EXERCISES:
a – In the essay, what does the writer wish they had done before letting their life play like a movie?
b – Reproduce the stretch of the essay from "One day your" through "mark my words!".

EXTRACT PROVIDED:

One day your life will flash before your eyes. Make sure it’s worth watching~~Gerard Way
In one of my quote search moods, I found this. It stuck in my mind. This morning I was imagining this happening. I let my life play like a movie in my head. I wish I had popped some popcorn first, so I would at least have had a tasty snack to enjoy while watching that very dull movie.
I’ve had some humorous things happen to me. I’ve had tragic things happen to me. I have had happy and sad moments. Just like everyone else. But, I have never really done anything. At least that’s how it feels. I wonder if most people feel this way as we get older? The old routine of what ifs and regrets.
Now that I had a chance to be a whiny little kid about it (I love to do that), what do I intend to do about it?
Ummm, I really don’t know yet. But, I will do something, mark my words!
First, I have to decide what I think my life is missing. What would I like to do that will spice up the whole end of life movie that I hear you get to see. What spice should I throw in?
I think I already have the answer to that, but I am scared to admit it. Why? Because it would mean me admitting to a very bad flaw in my character. I am kind of selfish. There, I said it. My whole adult life has been centered around me scrounging out a decent existence for my children and myself. My every effort has been centered around only my family. We all have to do this to a certain extent of course, but I really think we need to find time to reach out and help others. I truly believe most of us have that desire, it’s just hard to know what to do.

RECORDED DATA:
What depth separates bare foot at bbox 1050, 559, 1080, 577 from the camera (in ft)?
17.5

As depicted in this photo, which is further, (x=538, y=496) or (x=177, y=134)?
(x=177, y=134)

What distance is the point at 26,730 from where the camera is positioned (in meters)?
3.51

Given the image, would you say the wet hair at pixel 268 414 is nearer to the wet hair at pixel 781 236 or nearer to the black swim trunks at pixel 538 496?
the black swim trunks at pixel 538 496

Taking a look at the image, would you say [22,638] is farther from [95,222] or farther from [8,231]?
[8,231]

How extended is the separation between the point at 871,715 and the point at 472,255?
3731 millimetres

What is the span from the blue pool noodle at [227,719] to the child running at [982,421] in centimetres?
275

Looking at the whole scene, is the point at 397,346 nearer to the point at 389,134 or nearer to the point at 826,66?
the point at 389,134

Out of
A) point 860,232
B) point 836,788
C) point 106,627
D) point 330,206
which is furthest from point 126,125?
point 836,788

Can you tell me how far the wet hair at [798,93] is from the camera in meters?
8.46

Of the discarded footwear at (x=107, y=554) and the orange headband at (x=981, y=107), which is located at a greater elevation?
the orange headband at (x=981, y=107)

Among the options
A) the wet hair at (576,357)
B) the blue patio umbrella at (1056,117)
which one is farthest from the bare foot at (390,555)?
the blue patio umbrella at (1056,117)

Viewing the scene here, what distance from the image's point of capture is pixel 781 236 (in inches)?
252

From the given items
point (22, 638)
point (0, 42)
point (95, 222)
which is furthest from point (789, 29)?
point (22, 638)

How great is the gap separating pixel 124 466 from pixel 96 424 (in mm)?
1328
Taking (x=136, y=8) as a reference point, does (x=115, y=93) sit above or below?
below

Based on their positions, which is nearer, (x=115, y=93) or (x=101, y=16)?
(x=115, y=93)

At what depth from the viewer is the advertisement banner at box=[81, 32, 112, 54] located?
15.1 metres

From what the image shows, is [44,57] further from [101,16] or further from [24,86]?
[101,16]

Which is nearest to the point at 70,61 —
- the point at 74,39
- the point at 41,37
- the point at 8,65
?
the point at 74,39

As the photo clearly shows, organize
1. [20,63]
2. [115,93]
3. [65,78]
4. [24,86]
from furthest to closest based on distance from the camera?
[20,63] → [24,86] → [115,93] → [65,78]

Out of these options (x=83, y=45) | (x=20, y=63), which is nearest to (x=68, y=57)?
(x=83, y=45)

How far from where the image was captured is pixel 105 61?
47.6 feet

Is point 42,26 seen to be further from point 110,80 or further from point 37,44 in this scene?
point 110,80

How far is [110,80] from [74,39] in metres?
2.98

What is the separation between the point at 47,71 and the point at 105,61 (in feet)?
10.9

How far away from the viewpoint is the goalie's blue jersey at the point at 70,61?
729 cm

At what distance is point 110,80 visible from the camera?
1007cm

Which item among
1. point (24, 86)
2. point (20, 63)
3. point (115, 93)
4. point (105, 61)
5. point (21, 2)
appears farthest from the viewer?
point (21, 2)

---

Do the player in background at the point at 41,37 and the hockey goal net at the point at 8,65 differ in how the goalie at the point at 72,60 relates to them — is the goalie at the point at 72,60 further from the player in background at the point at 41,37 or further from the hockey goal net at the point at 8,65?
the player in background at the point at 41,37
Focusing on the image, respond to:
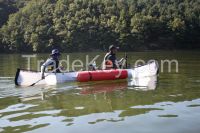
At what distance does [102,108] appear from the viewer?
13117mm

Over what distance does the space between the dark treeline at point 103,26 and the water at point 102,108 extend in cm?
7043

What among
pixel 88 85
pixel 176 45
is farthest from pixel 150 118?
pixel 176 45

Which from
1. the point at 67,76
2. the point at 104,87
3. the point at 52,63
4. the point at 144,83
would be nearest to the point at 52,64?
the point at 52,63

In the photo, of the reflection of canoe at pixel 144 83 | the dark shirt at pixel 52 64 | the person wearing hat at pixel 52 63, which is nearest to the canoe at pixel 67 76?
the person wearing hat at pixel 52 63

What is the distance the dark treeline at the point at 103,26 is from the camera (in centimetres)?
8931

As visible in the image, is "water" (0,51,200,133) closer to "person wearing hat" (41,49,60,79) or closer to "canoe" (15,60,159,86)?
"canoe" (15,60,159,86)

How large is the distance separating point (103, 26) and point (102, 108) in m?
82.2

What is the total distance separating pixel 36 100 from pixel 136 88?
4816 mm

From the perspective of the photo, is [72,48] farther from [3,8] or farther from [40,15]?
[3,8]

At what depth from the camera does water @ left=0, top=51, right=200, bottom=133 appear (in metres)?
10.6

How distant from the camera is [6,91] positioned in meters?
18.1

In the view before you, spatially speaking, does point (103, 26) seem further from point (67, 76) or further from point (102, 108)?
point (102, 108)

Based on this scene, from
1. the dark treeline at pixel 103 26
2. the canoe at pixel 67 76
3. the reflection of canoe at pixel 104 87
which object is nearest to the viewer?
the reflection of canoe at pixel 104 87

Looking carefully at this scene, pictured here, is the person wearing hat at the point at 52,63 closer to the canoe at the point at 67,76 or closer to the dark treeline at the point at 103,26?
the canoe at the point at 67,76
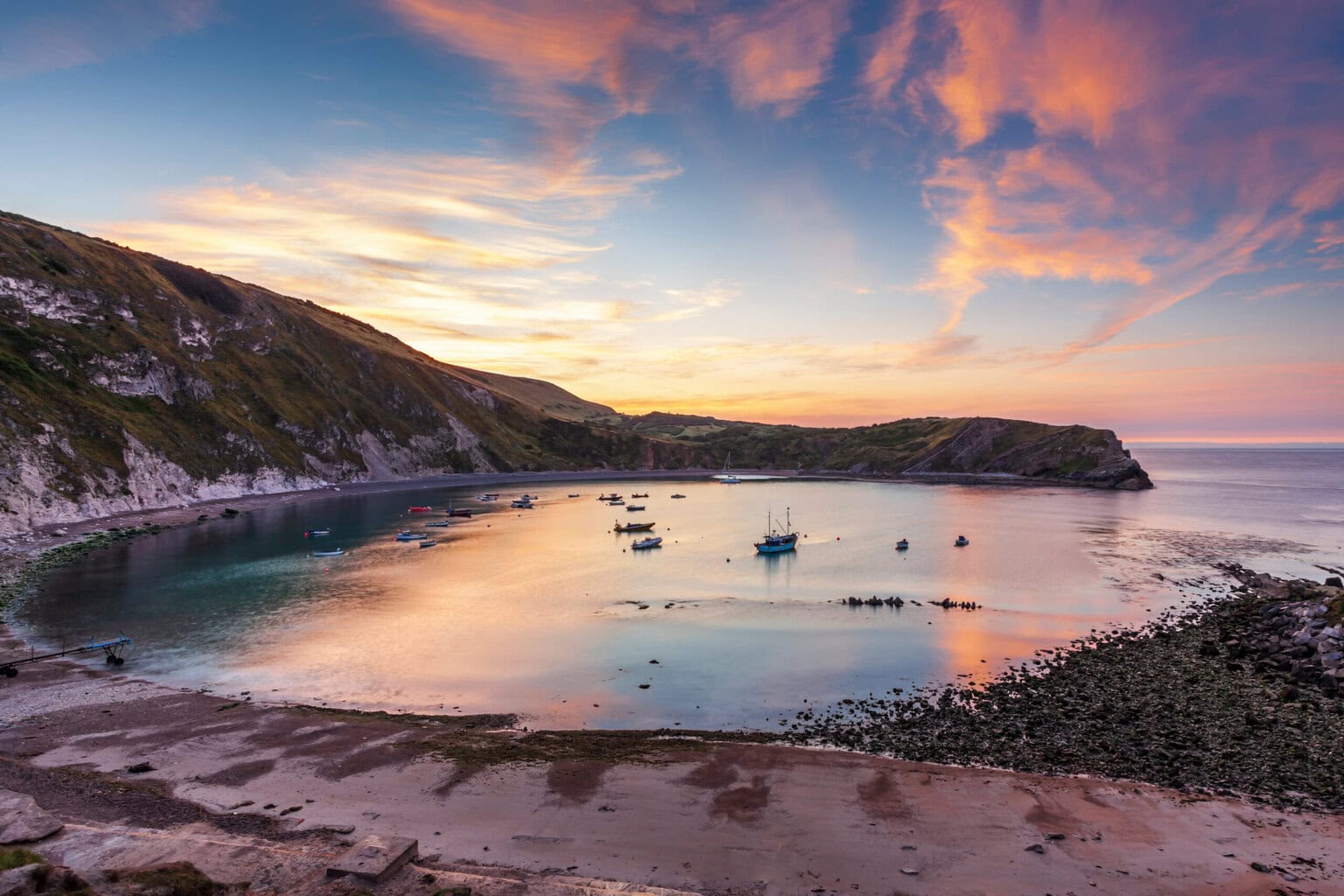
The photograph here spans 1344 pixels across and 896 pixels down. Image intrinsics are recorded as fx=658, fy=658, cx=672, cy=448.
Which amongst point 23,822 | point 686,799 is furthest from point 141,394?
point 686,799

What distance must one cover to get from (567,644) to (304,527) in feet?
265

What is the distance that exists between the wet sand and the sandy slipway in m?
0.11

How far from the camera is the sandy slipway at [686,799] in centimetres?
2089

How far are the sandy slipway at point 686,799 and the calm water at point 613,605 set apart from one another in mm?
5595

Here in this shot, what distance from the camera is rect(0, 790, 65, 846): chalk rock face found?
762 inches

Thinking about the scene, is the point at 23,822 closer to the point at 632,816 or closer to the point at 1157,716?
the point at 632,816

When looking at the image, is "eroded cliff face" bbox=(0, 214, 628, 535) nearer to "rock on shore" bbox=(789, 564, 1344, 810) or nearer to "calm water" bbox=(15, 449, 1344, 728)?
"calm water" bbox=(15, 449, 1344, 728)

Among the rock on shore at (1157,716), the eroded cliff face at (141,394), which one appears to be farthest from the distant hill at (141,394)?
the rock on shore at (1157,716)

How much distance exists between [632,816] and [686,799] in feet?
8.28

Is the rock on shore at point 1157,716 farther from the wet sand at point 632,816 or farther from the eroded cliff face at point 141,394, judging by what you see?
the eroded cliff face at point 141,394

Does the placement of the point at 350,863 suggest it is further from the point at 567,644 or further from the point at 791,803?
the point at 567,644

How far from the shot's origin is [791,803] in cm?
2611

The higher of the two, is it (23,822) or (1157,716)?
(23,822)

--

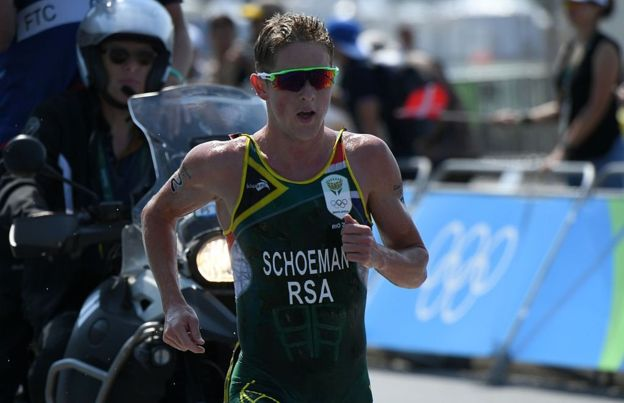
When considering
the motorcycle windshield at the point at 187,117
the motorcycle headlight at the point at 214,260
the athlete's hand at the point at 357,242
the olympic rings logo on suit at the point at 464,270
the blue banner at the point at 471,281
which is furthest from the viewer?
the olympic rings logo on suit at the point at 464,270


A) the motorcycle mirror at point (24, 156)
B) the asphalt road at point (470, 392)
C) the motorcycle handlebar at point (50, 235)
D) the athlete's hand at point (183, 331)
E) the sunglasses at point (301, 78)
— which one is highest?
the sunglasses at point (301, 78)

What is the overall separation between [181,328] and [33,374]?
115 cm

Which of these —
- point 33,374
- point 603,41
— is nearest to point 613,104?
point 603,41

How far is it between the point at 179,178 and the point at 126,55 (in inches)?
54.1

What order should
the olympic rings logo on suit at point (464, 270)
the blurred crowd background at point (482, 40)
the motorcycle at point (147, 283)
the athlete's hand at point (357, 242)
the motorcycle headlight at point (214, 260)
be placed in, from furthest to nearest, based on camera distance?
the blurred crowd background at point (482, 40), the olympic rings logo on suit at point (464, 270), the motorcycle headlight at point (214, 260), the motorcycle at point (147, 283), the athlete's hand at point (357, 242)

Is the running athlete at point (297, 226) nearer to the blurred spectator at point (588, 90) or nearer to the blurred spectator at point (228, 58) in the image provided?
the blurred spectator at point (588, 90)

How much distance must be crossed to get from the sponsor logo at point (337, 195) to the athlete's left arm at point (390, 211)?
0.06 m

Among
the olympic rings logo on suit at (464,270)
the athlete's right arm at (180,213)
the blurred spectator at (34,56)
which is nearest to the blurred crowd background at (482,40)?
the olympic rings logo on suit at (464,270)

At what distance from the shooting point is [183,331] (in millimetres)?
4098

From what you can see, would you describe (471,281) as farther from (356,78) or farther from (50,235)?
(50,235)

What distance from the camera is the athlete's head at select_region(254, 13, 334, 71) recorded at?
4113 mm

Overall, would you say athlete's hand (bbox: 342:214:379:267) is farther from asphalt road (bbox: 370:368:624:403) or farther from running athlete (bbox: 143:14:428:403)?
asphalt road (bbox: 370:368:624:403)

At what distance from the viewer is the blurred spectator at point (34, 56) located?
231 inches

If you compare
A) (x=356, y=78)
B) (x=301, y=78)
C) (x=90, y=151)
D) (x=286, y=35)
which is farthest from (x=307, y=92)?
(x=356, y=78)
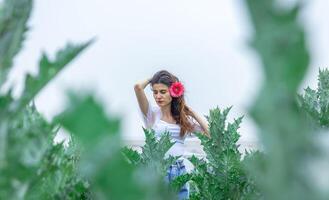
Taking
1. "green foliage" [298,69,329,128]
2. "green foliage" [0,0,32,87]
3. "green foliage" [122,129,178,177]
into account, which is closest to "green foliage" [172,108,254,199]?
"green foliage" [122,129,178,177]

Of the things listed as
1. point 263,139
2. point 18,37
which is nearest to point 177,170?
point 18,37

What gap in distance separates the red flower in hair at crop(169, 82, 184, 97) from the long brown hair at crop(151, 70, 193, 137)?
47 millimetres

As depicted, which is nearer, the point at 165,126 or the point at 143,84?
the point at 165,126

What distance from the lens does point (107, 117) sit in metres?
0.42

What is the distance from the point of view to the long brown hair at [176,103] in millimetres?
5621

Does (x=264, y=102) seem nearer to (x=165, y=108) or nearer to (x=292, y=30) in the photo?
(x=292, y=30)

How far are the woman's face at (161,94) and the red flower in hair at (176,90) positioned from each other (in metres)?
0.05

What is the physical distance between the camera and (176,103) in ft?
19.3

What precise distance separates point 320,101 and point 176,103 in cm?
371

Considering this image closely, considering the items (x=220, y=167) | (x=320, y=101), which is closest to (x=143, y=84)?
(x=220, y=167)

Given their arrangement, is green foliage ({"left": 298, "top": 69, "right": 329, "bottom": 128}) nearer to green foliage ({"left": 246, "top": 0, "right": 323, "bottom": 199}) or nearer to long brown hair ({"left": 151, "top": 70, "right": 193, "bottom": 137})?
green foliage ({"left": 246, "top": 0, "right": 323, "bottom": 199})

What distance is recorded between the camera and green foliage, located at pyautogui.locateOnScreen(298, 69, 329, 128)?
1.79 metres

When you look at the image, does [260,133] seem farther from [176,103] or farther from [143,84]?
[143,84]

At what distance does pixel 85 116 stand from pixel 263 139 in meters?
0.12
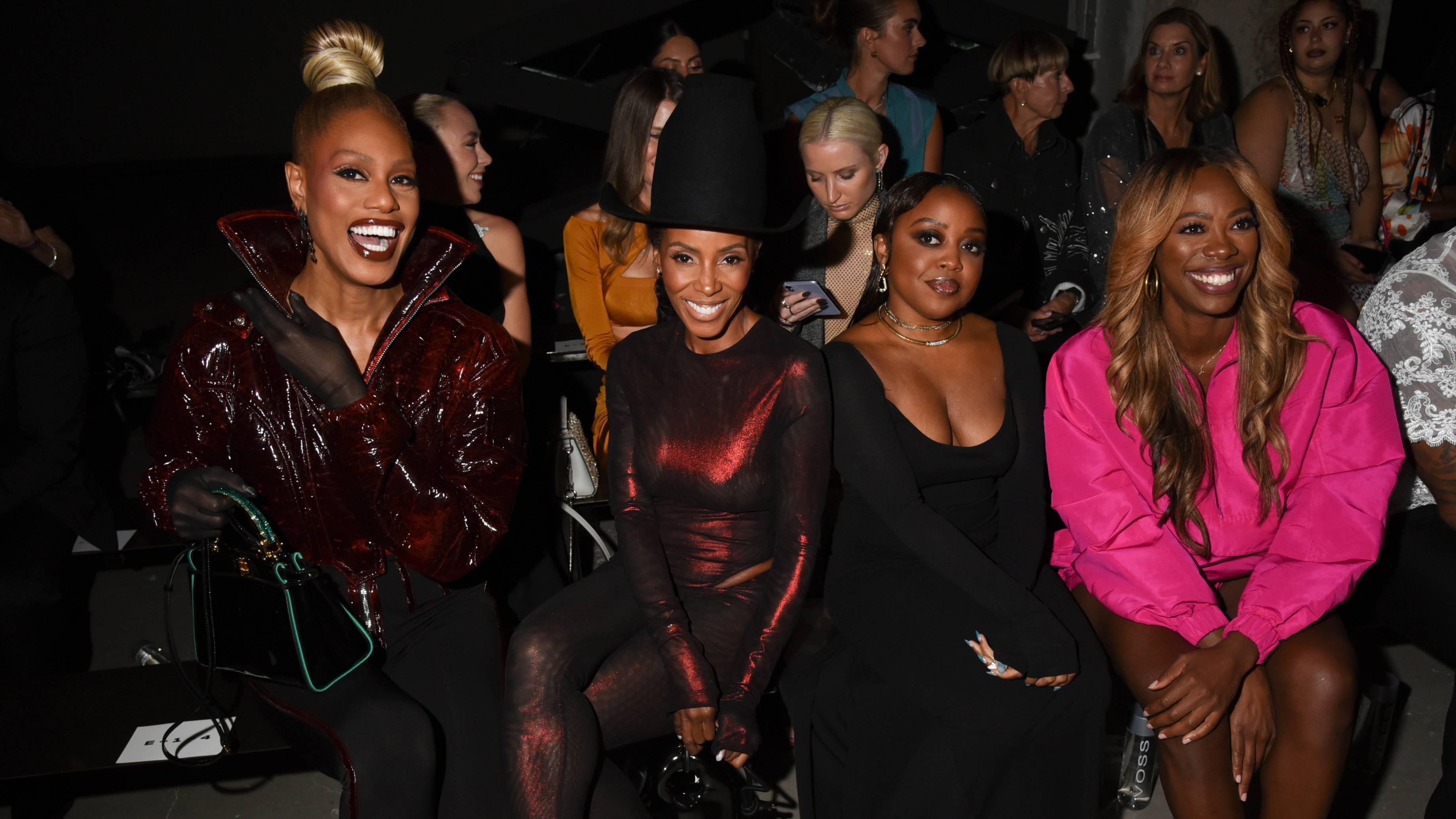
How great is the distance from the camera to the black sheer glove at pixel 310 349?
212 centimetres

SOLUTIONS BELOW:
a – Popped some popcorn.

b –
One day your life will flash before your eyes. Make sure it’s worth watching~~Gerard Way
In one of my quote search moods, I found this. It stuck in my mind. This morning I was imagining this happening. I let my life play like a movie in my head. I wish I had popped some popcorn first, so I would at least have had a tasty snack to enjoy while watching that very dull movie.
I’ve had some humorous things happen to me. I’ve had tragic things happen to me. I have had happy and sad moments. Just like everyone else. But, I have never really done anything. At least that’s how it feels. I wonder if most people feel this way as we get older? The old routine of what ifs and regrets.
Now that I had a chance to be a whiny little kid about it (I love to do that), what do I intend to do about it?
Ummm, I really don’t know yet. But, I will do something, mark my words!